Supplied information:
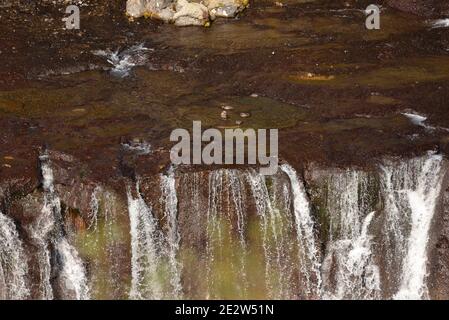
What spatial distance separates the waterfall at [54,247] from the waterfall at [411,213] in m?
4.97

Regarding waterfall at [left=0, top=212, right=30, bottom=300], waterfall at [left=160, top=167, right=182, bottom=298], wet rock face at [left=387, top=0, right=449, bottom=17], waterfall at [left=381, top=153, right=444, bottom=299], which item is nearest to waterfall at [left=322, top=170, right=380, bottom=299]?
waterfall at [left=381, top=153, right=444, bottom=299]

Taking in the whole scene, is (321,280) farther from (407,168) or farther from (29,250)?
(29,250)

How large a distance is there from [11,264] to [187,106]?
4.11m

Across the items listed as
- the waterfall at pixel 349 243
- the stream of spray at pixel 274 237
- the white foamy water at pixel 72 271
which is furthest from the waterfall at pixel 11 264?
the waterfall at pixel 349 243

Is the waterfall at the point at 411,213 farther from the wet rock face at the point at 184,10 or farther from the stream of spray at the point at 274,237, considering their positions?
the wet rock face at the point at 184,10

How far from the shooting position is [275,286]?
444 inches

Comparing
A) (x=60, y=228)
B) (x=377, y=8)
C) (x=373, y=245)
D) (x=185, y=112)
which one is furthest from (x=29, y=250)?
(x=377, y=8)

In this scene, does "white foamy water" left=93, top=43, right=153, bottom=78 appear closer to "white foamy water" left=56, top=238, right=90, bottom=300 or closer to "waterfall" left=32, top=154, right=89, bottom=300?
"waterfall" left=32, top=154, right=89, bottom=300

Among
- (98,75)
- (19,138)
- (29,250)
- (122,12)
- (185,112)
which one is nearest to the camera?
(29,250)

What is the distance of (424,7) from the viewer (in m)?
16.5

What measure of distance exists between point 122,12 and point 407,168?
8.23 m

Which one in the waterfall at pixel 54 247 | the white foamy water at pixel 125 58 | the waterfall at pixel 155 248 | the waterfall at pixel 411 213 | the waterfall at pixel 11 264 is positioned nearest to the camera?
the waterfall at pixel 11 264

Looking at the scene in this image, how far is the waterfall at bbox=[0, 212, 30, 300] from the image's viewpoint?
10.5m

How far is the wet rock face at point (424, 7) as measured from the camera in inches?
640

Your task: For this exercise, please retype exactly the lines in the listing from the line with "What is the" through its last line, both ends included.

Exercise response:
What is the distance of (424,7) from the viewer (in m)?
16.5

What measure of distance exists between point 122,12 and point 407,168?
8.23 m

Which one in the waterfall at pixel 54 247 | the white foamy water at pixel 125 58 | the waterfall at pixel 155 248 | the waterfall at pixel 411 213 | the waterfall at pixel 11 264 is positioned nearest to the camera?
the waterfall at pixel 11 264

Looking at the scene in this image, how far is the waterfall at bbox=[0, 212, 30, 300] from the image's viewpoint?
10.5m

How far is the wet rock face at point (424, 7) as measured from the camera in inches?
640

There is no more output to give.